▶ **Problem to solve**: Below are some entries. Repeat exactly the lines from the one with "6107 Begonia Circle, Unit" through the one with "A woman walks", and only those.

▶ **Data supplied**:
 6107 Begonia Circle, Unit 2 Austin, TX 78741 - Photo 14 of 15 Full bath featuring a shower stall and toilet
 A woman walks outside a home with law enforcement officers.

...

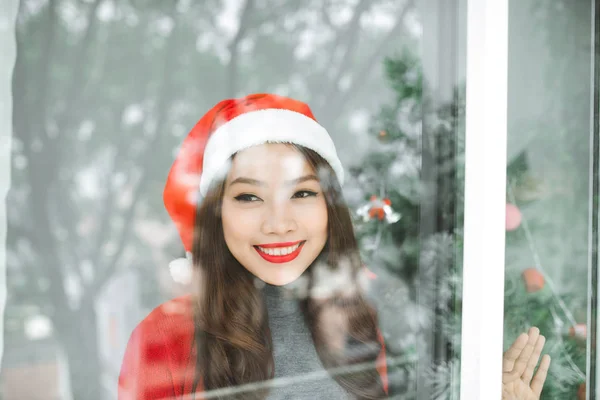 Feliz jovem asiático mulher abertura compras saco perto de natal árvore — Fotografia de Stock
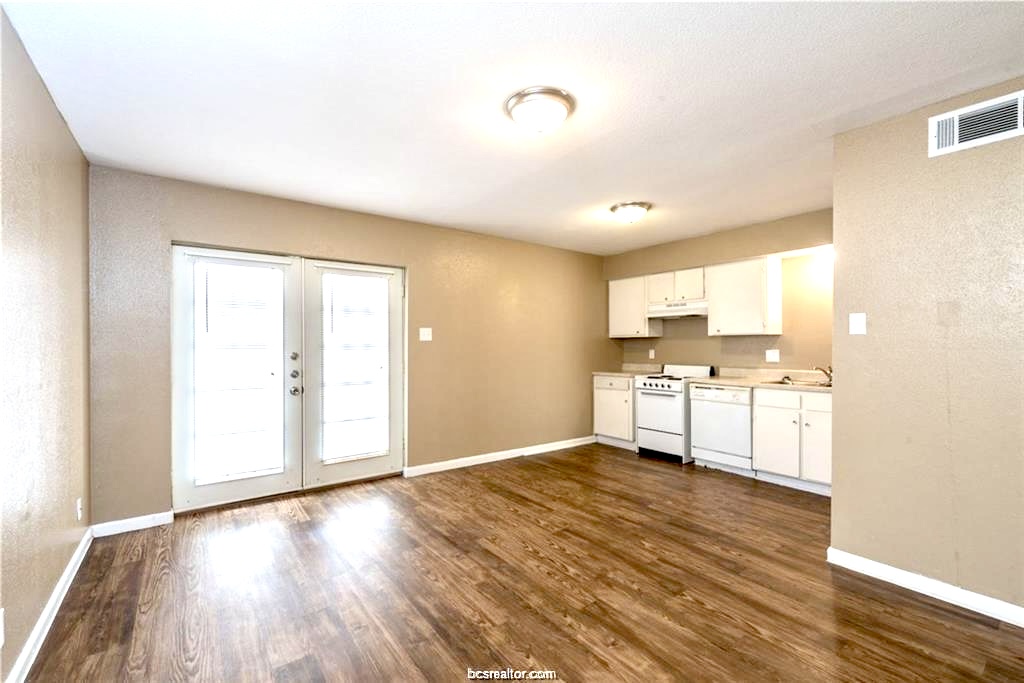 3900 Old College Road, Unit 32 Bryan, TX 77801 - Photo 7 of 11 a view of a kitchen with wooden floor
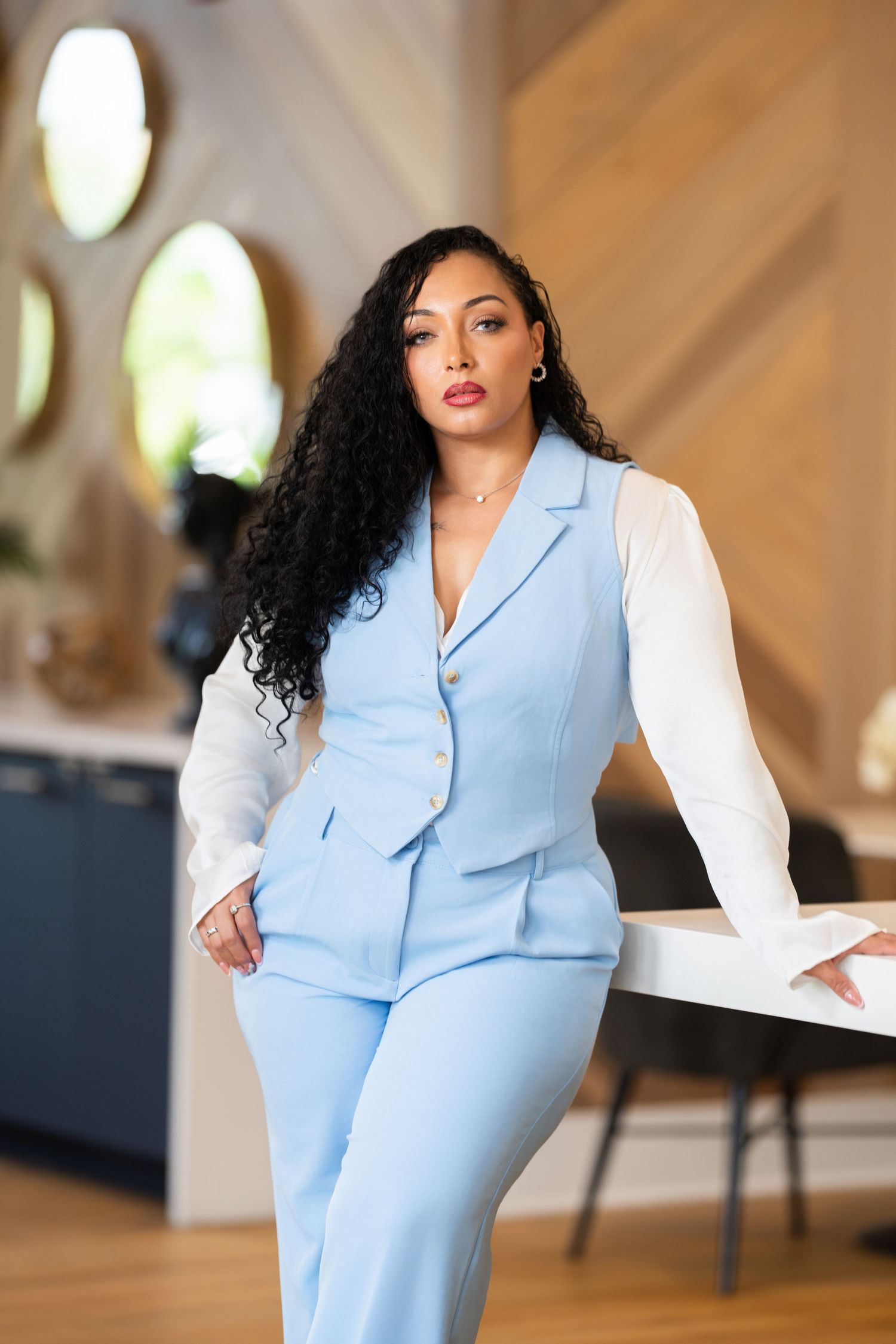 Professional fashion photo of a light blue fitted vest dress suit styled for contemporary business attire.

▶ **Expected answer**:
 6107 Begonia Circle, Unit 2 Austin, TX 78741 - Photo 14 of 15 Full bath featuring a shower stall and toilet
 A woman walks outside a home with law enforcement officers.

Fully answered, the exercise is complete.